Black Snow: a story of love and destruction by Jon Tattrie came to me as an interloan from the Ottawa Public Library. Thomas Joyce is a veteran of World War I who returns home to Halifax only to suffer another trauma, that of the Halifax Explosion. Tattrie tells this story across different periods all chronologically mishmashed, from Halifax before Thomas is deployed overseas, to the muddy trenches of death in WWI Belgium, to postwar Halifax in December 1917. I was never confused by the temporal hopscotch although the very beginning when Thomas suffers a flashback about a trench attack did make me wonder how Tattrie would direct the story. It was seamlessly knitted together so I always knew where I was and I could keep all three storylines separate.

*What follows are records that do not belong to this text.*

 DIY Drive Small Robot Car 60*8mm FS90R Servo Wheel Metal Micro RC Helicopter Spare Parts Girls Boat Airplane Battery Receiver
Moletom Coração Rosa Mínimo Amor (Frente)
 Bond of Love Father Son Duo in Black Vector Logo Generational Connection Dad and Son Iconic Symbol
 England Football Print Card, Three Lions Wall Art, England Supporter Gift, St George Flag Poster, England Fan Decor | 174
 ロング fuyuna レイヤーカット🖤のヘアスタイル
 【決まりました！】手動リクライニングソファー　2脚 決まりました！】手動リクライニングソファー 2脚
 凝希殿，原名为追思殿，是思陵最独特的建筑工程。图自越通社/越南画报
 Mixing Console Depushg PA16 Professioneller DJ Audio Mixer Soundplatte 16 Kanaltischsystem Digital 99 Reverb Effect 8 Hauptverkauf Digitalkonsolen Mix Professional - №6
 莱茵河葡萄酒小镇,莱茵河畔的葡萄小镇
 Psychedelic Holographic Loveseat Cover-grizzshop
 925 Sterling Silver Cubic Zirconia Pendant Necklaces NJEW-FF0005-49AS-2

For a brief novel of 192 pages, action is on overload and the pace moves along rapidly and realistically. Chapter Thirty-six however ended with such an eye-rolling come on–when Evie learned that her husband Adam had died in combat I just knew how Tattrie would end it. I even predicted the final three words. Reminded me of Summer of ’42. I could only tut-tut and shake my head. A levirate marriage follows, and then the story of a new groom shipping off to war repeats.
The explosion brings the war to Halifax and Thomas looks for Evie, not knowing if she is alive or dead. We are left wondering why Evie doesn’t worry about the same thing, but Tattrie has otherwise preoccupied her in the story, which we discover near the end. Tattrie inserts a fictional account of the discovery and rescue of Ashpan Annie, where Thomas is the hero.
Stories of life and death–and there is a lot of death–in the trenches will rivet you. I could feel the cold muddy water filled with chunks of flesh and human waste swirl around me as I stood hip-deep watching the battle unfold before me. Tattrie did a remarkable job writing about the horror and disgust of war.